Wednesday, October 21, 2009

The Reluctant Fundamentalist


This is a brave, hard work showing the abyss that separates the West from Islam. At times a realistic narrative, Mohsin Hamid's novel veers into parable, with the narrator, the young Pakistani Changez, representing Islam and Erica, his white American girlfriend mired deep in a psychosis with self-destructive tendencies, representing the West.

It is also the best one-sided dialogue since Daniel Quinn's Ishmael, where a seductively compelling voice carries you along through a story almost against your will.

How does it end? There is a tension throughout the narrative. Who is the American Changez is talking to? Why does the waiter in the restaurant appear menacing? Hamid sets up a scenario of mutually assured destruction and leaves the reader the choice of outcome.

The realistic portion of the narrative -- Changez's career in New York and budding love affair with Erica -- is sharply drawn and readily recognizable.
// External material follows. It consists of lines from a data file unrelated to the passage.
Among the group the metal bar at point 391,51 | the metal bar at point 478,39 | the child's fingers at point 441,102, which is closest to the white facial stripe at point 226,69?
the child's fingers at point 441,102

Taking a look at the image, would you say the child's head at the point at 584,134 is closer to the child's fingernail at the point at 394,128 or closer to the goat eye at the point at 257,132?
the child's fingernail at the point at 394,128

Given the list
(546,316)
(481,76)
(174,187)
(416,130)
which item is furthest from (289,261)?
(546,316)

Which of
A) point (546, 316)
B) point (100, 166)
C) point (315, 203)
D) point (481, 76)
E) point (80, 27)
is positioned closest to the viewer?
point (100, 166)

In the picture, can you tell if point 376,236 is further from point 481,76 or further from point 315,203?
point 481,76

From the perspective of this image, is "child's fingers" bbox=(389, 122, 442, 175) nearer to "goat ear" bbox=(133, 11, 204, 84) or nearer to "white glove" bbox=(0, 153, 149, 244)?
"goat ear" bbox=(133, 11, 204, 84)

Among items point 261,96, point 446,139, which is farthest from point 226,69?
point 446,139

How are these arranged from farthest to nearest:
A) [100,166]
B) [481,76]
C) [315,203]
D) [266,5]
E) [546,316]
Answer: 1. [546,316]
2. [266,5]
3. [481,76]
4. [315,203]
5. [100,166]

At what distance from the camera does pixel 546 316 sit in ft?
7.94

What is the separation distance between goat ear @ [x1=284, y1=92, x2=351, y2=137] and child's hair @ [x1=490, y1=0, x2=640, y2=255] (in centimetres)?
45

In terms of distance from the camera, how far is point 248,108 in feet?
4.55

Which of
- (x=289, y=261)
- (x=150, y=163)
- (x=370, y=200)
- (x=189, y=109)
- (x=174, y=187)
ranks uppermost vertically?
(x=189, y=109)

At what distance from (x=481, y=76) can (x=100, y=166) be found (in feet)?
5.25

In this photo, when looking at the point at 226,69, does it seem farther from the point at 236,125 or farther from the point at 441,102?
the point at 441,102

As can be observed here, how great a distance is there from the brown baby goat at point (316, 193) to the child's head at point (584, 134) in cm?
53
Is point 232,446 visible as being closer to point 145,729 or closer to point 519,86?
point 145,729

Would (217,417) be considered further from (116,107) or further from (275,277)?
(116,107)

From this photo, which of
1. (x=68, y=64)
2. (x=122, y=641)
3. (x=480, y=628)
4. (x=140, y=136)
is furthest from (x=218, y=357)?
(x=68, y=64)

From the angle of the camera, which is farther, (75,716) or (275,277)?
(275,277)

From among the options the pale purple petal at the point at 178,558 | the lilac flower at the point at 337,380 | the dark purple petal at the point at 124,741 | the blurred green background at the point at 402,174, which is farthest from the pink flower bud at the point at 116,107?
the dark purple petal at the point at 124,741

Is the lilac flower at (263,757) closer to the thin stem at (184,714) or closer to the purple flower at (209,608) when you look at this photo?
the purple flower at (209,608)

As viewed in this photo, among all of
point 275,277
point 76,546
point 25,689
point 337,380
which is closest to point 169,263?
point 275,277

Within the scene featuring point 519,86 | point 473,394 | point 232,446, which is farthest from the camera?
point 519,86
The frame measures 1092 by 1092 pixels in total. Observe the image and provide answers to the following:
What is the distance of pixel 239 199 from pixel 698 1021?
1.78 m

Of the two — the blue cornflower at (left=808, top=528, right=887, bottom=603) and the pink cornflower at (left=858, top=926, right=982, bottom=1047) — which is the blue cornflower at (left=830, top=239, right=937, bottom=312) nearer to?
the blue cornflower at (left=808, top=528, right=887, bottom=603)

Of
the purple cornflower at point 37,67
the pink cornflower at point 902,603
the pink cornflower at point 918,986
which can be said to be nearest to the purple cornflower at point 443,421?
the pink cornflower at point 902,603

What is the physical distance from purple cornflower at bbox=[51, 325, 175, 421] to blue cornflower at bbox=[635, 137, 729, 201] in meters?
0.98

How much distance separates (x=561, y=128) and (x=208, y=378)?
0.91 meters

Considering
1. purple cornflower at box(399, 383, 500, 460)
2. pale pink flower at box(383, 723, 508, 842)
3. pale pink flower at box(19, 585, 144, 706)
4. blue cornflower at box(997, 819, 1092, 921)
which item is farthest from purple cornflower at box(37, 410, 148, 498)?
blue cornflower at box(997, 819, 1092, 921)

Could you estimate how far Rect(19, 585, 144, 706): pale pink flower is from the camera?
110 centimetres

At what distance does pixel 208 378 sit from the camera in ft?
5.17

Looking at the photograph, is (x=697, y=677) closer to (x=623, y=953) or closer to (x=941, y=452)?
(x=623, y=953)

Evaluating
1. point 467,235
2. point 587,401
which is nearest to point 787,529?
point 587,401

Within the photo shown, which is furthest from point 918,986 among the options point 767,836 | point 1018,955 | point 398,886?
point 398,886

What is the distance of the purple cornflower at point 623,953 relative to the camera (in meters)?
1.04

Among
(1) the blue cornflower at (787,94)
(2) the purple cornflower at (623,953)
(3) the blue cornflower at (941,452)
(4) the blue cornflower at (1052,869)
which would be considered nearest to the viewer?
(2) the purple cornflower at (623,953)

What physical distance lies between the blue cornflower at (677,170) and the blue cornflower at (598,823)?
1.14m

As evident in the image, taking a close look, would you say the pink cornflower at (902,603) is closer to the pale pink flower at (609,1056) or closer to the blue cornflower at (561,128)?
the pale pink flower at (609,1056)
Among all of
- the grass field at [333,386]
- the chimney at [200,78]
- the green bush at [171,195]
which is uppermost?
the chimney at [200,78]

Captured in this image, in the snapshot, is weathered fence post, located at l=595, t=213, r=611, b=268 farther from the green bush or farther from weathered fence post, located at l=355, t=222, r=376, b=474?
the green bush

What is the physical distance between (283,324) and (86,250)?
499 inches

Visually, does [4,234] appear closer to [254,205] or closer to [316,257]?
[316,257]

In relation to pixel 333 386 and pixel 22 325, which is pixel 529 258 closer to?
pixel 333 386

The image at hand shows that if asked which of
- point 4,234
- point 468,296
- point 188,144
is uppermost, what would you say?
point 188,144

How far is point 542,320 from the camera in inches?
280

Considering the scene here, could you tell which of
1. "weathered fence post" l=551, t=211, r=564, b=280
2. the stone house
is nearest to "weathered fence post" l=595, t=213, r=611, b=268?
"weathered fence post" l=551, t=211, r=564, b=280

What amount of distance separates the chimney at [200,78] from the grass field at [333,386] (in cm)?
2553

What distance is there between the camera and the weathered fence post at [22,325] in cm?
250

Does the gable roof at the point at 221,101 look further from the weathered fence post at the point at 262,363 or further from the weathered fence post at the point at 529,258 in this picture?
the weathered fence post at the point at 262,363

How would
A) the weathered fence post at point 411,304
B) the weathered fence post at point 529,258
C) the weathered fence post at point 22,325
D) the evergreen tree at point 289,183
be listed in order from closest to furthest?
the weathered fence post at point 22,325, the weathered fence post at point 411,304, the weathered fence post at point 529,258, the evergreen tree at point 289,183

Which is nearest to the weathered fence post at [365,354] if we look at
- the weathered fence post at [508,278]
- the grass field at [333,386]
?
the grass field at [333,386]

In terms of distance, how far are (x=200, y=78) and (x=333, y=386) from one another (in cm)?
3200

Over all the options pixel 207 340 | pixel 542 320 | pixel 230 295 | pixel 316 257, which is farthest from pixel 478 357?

A bright foreign student fits in so well that his colleagues can forget he is foreign and be blissfully unaware of the deep and different currents that run through him. It is the catastrophe of 9/11 that bring these hidden currents to the surface.

There are some striking similarities to Netherland. Both stories involve foreigners who come to New York to work in finance. Both protagonists have their foreignness brought home to them by the terrorist attacks. Both end up going home. For all our globalized markets and economy, an individual's roots in culture and family will exert a pull in times of stress.

Hamid's work is more radical, because Joseph O'Neill's protagonist in Netherland is European, with much more affinity for his host country. It is hard even with the most open mind to accept Changez's feeling of happiness at the destruction of the World Trade Center, but it's important to keep your eyes open and acknowledge the reality of it.

I'll admit I had to check my globe to see where Lahore is located -- right on India's western border. That antagonism adds another layer to the book's conflict. It is not just Islam vs the West, but also against the vast Hindu state on its borders. Pakistan is as artificial a creation as Israel, a refuge based on religion. Oddly, Changez's description of the market, the tea, the food kind of make me want to visit Lahore.

The author bio says Hamid, who grew up in Lahore and attended Princeton like his protagonist, now lives in London, which has become a mecca for diversity. Like other writers from the subcontinent, Hamid has a wonderful, flowing style that is somehow entrancing to read. I'll look for his earlier book, Moth Smoke, and for his next one.